Hi all. Sorry I haven't been around much. Wesley got rsv and bronchiolitis and was hospitalized twice. For 8 days then 12 last month (we were home for 5days in between). It was pretty awful.
Now we are dealing with him not gaining weight. I am nursing and supplementing with extra cal formula, but it doesn't seem to be helping. I'm stressing out. And we are going for weekly weight checks at the pedi.
We also started with regional center. So we had a pt assessment and an ifsp meeting (where no goals were created and we didn't have the pt assessment report yet). He was approved for pt, ot and early intervention. So now I get to figure out when the hell were going to do that stuff. Plus we have to see the cardiologist next month. And the Ent recommended a hearing aid. So we have to go back to the audiologist over an hour away for that. Its just so much.
The pt assessment was ok. I mean, I have 2 other kids, so I know he is floppier and less active/strong/interactive. And the pt said he was somewhere between a newborn and a 2 month old in regards to his strength and general tone /abilities. But iys just finally hitting me. Especially compared to my friends son I see every week because our toddlers are in class together. I guess because he doesn't have a really stereotypical Down syndrome look I was fooling myself. Or in denial.
I guess I'm just having a hard time knowing how I'm going to juggle this all and still have some sense of normalcy for my big kids.
Post by KC thepouchh8r on Mar 25, 2015 6:13:46 GMT -5
I'm sorry.
Although we are on different paths I can relate with dealing with all the specialists appointments and therapies and having another kid to manage. We did therapies in home. Ds got to hang out on the iPad during. I would also leave dd for five minutes and just give him some attention/show some interest in whatever game he was playing so he didn't feel forgotten.

> **What you are asked to do**: Copy the stretch of the forum thread from "Now we are dealing" through "at the pedi." word for word. The items that come next are separate material from the forum thread.

[Collected data entries]
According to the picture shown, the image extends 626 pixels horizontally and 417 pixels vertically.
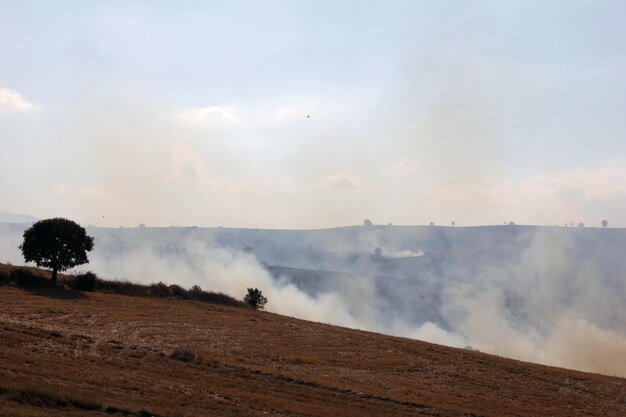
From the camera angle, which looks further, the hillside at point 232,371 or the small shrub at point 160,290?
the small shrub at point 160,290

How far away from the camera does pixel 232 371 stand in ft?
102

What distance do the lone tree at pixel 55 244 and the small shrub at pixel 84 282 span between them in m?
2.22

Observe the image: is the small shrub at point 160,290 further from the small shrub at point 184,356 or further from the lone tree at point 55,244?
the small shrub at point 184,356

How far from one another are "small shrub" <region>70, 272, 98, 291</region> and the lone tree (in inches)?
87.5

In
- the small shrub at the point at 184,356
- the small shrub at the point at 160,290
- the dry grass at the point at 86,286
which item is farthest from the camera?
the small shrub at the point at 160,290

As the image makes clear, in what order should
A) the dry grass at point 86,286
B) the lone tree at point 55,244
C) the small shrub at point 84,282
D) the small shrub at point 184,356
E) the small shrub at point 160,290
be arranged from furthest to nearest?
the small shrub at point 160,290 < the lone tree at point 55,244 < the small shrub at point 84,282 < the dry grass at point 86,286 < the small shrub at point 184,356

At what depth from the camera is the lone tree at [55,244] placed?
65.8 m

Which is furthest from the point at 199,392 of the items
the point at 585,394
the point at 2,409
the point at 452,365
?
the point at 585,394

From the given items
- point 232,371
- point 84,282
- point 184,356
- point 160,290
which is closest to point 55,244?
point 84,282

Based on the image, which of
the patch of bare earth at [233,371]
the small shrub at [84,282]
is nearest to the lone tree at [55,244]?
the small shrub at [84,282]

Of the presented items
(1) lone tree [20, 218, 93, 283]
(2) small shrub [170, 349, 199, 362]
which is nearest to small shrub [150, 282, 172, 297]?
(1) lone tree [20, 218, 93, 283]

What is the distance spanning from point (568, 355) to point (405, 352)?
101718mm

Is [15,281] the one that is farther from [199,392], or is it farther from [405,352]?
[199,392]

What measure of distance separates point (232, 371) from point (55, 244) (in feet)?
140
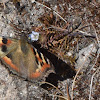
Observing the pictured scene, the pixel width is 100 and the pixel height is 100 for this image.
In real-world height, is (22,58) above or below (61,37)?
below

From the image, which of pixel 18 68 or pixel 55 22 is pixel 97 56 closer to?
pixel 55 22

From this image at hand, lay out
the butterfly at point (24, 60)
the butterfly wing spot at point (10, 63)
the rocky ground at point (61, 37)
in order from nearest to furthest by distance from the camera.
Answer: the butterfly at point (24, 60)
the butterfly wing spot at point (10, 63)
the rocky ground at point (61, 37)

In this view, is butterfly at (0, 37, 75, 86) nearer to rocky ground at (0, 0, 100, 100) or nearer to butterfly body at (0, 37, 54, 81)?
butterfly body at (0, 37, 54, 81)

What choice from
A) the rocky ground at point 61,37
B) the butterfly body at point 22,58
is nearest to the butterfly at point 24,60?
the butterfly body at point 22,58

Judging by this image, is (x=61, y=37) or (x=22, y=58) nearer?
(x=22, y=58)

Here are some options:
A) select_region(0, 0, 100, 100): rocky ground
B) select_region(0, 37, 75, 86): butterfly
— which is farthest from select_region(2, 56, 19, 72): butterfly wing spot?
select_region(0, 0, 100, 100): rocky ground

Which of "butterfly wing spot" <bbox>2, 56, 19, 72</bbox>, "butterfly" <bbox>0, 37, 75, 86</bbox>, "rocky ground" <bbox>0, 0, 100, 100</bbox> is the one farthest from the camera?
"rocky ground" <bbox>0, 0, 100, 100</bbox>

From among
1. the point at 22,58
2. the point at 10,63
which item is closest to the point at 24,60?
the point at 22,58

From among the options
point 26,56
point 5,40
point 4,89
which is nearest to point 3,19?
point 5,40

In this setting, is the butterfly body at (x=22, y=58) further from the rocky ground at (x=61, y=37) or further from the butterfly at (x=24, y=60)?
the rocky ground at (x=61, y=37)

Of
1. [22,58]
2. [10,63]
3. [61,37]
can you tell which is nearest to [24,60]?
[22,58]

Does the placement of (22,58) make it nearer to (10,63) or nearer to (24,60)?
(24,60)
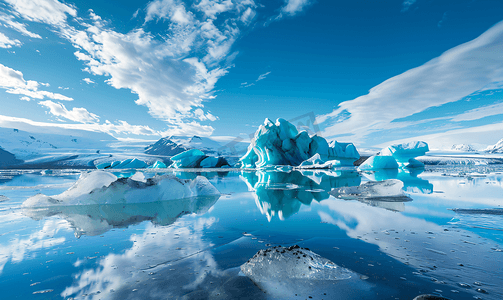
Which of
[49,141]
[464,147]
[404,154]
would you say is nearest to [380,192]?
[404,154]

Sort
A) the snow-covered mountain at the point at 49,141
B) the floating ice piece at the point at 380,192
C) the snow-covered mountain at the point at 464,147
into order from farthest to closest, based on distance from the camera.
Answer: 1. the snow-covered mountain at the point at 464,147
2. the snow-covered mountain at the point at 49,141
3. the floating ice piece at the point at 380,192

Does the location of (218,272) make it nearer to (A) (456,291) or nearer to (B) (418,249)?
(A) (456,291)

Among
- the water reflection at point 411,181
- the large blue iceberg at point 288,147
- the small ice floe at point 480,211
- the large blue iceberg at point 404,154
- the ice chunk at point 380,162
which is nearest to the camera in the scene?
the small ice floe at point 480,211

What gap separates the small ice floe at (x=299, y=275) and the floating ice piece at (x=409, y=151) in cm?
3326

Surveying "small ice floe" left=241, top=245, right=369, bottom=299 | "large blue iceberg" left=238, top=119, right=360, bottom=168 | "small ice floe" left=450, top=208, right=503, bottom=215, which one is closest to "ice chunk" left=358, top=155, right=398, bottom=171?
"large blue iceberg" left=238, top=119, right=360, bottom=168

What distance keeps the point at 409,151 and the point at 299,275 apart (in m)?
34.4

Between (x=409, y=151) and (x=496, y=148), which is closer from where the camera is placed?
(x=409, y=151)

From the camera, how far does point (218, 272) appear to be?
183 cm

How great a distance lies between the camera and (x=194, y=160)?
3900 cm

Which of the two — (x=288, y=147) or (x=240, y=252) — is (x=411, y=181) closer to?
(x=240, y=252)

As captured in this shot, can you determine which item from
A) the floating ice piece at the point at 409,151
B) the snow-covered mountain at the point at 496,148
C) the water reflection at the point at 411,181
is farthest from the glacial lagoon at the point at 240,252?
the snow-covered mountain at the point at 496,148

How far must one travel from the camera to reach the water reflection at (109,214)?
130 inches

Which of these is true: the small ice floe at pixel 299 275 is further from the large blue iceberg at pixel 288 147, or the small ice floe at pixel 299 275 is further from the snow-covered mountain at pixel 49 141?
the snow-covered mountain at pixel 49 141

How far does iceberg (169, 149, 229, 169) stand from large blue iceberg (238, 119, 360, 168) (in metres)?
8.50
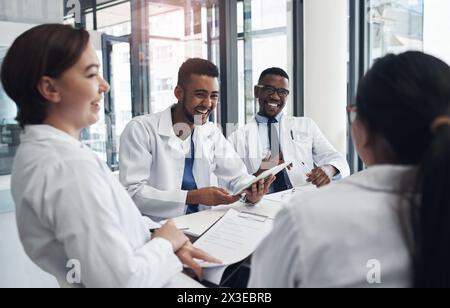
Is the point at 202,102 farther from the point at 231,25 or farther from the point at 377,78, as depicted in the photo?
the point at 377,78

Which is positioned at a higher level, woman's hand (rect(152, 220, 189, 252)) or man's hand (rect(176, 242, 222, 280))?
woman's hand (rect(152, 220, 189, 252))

> **Reply to the task**:
Now we are dealing with him not gaining weight. I am nursing and supplementing with extra cal formula, but it doesn't seem to be helping. I'm stressing out. And we are going for weekly weight checks at the pedi.